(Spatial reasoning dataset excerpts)

#####

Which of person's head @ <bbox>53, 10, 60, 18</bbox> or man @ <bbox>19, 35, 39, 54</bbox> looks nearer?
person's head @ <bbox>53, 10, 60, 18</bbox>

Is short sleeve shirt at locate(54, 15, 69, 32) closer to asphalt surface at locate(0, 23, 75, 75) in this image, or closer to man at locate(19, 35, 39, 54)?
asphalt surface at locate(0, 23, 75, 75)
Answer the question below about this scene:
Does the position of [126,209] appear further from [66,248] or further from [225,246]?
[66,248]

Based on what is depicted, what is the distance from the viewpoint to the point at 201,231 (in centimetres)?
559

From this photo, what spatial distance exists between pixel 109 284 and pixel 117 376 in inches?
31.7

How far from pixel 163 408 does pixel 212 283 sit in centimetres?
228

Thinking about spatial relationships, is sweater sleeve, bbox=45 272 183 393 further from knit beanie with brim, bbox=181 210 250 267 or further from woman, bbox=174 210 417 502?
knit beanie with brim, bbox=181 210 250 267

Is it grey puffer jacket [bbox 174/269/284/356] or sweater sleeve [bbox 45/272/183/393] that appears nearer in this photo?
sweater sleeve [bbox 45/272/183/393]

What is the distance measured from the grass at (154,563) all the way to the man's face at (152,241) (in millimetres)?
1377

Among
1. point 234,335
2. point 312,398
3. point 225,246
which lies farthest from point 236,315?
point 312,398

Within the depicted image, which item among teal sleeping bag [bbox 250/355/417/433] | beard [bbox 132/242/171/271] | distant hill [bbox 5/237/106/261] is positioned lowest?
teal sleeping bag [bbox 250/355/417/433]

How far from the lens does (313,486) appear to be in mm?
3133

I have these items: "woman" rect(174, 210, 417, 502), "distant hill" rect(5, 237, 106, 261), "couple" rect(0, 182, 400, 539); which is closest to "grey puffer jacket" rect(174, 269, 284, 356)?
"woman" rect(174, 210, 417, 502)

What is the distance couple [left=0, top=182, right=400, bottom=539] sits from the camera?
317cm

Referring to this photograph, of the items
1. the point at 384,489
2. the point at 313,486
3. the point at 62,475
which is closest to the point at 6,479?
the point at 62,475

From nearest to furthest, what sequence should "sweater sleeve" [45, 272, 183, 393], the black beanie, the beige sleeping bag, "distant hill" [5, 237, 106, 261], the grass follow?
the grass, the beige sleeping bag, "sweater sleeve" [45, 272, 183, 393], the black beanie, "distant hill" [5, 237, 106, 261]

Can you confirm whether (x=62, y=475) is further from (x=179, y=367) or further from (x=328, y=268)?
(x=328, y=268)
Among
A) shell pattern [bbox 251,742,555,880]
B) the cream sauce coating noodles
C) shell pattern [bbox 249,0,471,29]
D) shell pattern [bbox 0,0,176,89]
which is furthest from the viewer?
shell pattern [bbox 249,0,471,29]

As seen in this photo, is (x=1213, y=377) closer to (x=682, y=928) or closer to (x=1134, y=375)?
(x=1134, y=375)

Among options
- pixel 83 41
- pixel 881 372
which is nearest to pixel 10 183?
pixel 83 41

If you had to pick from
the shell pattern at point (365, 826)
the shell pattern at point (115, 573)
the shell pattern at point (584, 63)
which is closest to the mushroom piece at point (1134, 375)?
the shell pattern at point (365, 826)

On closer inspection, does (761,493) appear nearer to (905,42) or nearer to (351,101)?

#####

- [Written task]:
Copy only the stretch running from the line containing "I have these" to the final line of the entries, both ends included, exactly as it stands.

- [Written answer]:
I have these items: "woman" rect(174, 210, 417, 502), "distant hill" rect(5, 237, 106, 261), "couple" rect(0, 182, 400, 539); which is closest to "grey puffer jacket" rect(174, 269, 284, 356)?
"woman" rect(174, 210, 417, 502)

What is the distance couple [left=0, top=182, right=400, bottom=539] sits from the camera?
317cm

Referring to this photograph, of the items
1. the point at 384,489
2. the point at 313,486
3. the point at 62,475
which is closest to the point at 6,479?
the point at 62,475

From nearest to furthest, what sequence should "sweater sleeve" [45, 272, 183, 393], the black beanie, the beige sleeping bag, "distant hill" [5, 237, 106, 261], the grass follow?
the grass, the beige sleeping bag, "sweater sleeve" [45, 272, 183, 393], the black beanie, "distant hill" [5, 237, 106, 261]

Can you confirm whether (x=62, y=475) is further from (x=179, y=367) or further from (x=328, y=268)?
(x=328, y=268)
Among
A) shell pattern [bbox 251,742,555,880]
B) the cream sauce coating noodles
C) shell pattern [bbox 249,0,471,29]
D) shell pattern [bbox 0,0,176,89]
which is furthest from the viewer?
shell pattern [bbox 249,0,471,29]

As seen in this photo, is (x=1213, y=377) closer to (x=682, y=928) or closer to (x=1134, y=375)?
(x=1134, y=375)

Among options
- pixel 83 41
- pixel 881 372
which is nearest to pixel 10 183?
pixel 83 41

If you had to pick from
the shell pattern at point (365, 826)
the shell pattern at point (115, 573)
the shell pattern at point (584, 63)
which is closest to the mushroom piece at point (1134, 375)?
the shell pattern at point (365, 826)

On closer inspection, does (761,493) appear nearer to (905,42) or nearer to (351,101)?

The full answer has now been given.